Internal Drainage Boards in Somerset only own very small areas of land so most maintenance or improvement works are undertaken on land owned by individuals, partnerships, companies or organisations.
The legislation under which internal drainage boards were created provides us with permissive powers to undertake works. It not only provides us with statutory powers to enter onto land to undertake works but also to purchase land even if it is contrary to the wishes of the owner.

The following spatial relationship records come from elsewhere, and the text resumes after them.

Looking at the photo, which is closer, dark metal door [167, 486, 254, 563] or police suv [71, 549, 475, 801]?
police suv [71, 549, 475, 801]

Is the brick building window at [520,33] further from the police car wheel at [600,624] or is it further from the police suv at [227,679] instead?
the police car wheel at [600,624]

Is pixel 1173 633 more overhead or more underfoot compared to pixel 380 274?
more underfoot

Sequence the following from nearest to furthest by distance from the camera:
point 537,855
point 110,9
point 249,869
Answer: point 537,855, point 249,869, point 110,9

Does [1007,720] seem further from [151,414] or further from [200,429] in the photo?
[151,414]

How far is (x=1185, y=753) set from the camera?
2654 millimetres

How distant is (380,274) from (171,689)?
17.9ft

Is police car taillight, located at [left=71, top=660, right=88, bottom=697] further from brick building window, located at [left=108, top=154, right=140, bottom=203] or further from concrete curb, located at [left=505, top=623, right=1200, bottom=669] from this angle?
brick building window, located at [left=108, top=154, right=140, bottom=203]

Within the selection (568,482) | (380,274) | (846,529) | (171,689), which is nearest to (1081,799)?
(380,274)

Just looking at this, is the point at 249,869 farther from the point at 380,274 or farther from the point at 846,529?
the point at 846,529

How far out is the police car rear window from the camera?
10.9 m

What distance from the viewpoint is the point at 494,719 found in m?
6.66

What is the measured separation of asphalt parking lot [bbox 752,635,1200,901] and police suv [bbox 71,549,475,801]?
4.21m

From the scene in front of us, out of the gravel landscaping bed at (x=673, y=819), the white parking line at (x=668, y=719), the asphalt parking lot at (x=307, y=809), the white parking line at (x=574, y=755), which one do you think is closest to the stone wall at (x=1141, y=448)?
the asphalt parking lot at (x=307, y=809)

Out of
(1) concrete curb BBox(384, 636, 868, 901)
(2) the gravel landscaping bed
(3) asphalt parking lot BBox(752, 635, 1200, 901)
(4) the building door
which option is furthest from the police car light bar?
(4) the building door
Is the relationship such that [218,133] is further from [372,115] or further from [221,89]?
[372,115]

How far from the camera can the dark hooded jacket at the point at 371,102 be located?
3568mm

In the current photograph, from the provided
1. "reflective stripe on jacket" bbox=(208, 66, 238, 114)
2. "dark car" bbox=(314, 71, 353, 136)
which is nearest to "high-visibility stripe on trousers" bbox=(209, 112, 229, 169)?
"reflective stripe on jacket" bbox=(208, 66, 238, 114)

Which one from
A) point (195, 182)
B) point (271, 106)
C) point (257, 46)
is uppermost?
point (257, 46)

If we wish to enter onto land to undertake works or surveys then we may do this without your agreement but only after we have given you a minimum of 7 days’ notice. In these circumstances we inform you of our intention by a Notice of Entry. This Notice may take several forms depending on the type of work we plan to undertake and its extent. However our preference is always to enter onto land to undertake works with your agreement, so early on in the process of planning our work we will contact owners and discuss with them the work we plan to undertake and how it might fit in with your use of the land. We hope that we can balance the needs of our work with your use of the land. Unfortunately this is not possible in all circumstances and that is why we have the powers to enter under Notice.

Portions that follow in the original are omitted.